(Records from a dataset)
--

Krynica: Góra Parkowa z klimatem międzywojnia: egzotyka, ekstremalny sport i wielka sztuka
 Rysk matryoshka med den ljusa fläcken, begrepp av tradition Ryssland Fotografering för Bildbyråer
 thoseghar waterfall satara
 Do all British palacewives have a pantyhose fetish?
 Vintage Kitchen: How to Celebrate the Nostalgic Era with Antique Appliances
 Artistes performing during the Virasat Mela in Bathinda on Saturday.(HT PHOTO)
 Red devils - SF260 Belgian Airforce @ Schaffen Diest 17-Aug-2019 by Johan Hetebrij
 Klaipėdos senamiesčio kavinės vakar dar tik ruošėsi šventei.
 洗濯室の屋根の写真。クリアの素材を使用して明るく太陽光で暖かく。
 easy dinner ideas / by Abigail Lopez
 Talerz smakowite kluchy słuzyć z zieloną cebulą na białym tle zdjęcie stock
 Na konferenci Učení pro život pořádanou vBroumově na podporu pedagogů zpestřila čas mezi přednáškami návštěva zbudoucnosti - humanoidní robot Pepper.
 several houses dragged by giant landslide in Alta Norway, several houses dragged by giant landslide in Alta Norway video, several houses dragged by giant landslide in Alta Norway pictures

--

Provide an exact transcription of every entry above.

Response to this task:
Krynica: Góra Parkowa z klimatem międzywojnia: egzotyka, ekstremalny sport i wielka sztuka
 Rysk matryoshka med den ljusa fläcken, begrepp av tradition Ryssland Fotografering för Bildbyråer
 thoseghar waterfall satara
 Do all British palacewives have a pantyhose fetish?
 Vintage Kitchen: How to Celebrate the Nostalgic Era with Antique Appliances
 Artistes performing during the Virasat Mela in Bathinda on Saturday.(HT PHOTO)
 Red devils - SF260 Belgian Airforce @ Schaffen Diest 17-Aug-2019 by Johan Hetebrij
 Klaipėdos senamiesčio kavinės vakar dar tik ruošėsi šventei.
 洗濯室の屋根の写真。クリアの素材を使用して明るく太陽光で暖かく。
 easy dinner ideas / by Abigail Lopez
 Talerz smakowite kluchy słuzyć z zieloną cebulą na białym tle zdjęcie stock
 Na konferenci Učení pro život pořádanou vBroumově na podporu pedagogů zpestřila čas mezi přednáškami návštěva zbudoucnosti - humanoidní robot Pepper.
 several houses dragged by giant landslide in Alta Norway, several houses dragged by giant landslide in Alta Norway video, several houses dragged by giant landslide in Alta Norway pictures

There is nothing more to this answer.